Willie James Mabon, b. October 24, 1925 in Hollywood, TN, d. April 19, 1985 in Paris, France, Rhythm and blues singer, songwriter and pianist. Accompanying himself on piano and secondly on harmonica, Mabon sang in an urbane blues style similar to Charles Brown. He moved from Memphis, Tennessee, to Chicago in 1942 and was first recorded in 1949 as a member of the Blues Rockers group. After military service he became a popular entertainer in Chicago's Black Belt, and by the early 50s, was well established as an R&B singer with a number of successful records to his credit. Signed as a solo artist to Chess Records in 1951, Mabon immediately hit with a novelty blues, 'I Don't Know' (R&B number 1, 1952), a remake of a Cripple Clarence Lofton record from 1938. Mabon had other hits with 'I'm Mad' (R&B number 1, 1953), 'Poison Ivy' (R&B Top 10, 1954) and 'Seventh Son' (1955).
After leaving Chess in 1956, Mabon continued to record on various small labels, achieving success on Formal in 1962 with 'Got To Have Some'. During the 70s and 80s, he would flit back and forth between Chicago and Europe, making occasional albums for German and French labels, most of which were poorly received. He found a wider audience in Europe, playing the Montreux Jazz Festival and festivals in Berlin and Holland. A polished performer, with a measure of glossy sophistication to his singing, Mabon retained a strong affinity with the earthier aspects of the blues and was an influence upon Mose Allison.
He moved to Paris in 1972 and toured and recorded in Europe as part of promoter Jim Simpson's American Blues Legends tour, recording The Comeback for Simpson's Big Bear Records and an album for Ornament Records in 1977. He died in April 1985, after a long illness, in Paris.

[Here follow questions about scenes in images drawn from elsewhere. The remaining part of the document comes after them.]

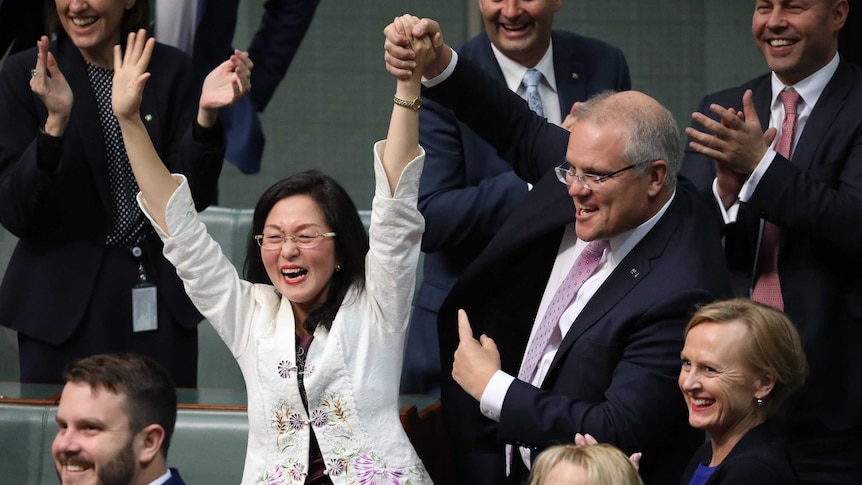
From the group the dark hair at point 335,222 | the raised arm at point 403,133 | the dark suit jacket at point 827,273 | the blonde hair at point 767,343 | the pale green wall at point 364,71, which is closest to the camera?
the blonde hair at point 767,343

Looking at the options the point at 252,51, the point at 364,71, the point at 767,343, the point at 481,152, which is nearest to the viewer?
the point at 767,343

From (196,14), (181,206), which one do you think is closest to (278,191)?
(181,206)

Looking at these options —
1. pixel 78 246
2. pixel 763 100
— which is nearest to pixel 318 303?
pixel 78 246

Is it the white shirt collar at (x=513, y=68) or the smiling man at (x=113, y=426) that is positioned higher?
the white shirt collar at (x=513, y=68)

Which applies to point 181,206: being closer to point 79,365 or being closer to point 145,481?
point 79,365

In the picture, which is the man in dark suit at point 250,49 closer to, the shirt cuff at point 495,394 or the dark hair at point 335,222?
the dark hair at point 335,222

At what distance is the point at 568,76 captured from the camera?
11.5 feet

Willie Mabon Biography by Bill Dahl
The sly, insinuating vocals and chunky piano style of Willie Mabon won the heart of many an R&B fan during the early '50s. His salty Chess waxings "I Don't Know," "I'm Mad," and "Poison Ivy" established the pianist as a genuine Chicago blues force, but he faded as an R&B hitmaker at the dawn of rock & roll. Mabon was already well-grounded in blues tradition from his Memphis upbringing when he hit Chicago in 1942. Schooled in jazz as well as blues, Mabon found the latter his ticket to stardom. His first sides were a 1949 78 for Apollo as Big Willie and some 1950 outings for Aristocrat and Chess with guitarist Earl Dranes as the Blues Rockers.
But Mabon's asking price for a night's work rose dramatically when his 1952 debut release on powerful Windy City DJ Al Benson's Parrot logo, "I Don't Know," topped the R&B charts for eight weeks after being sold to Chess. From then on, Mabon was a Chess artist, returning to the top R&B slot the next year with the ominous "I'm Mad" and cracking the Top Ten anew with the Mel London-penned "Poison Ivy" in 1954. Throughout his Chess tenure, piano and sax were consistently to the fore rather than guitar and harp, emphasizing Mabon's cool R&B approach. His original version of Willie Dixon's hoodoo-driven "The Seventh Son" bombed in 1955, as did the remainder of his fine Chess catalog. Mabon never regained his momentum after leaving Chess. He stopped at Federal in 1957, Mad in 1960, Formal in 1962 (where he stirred up some local sales with his leering "Got to Have Some"), and USA in 1963-1964. Mabon sat out much of the late '60s but came back strong after moving to Paris in 1972, recording and touring Europe prolifically until his death.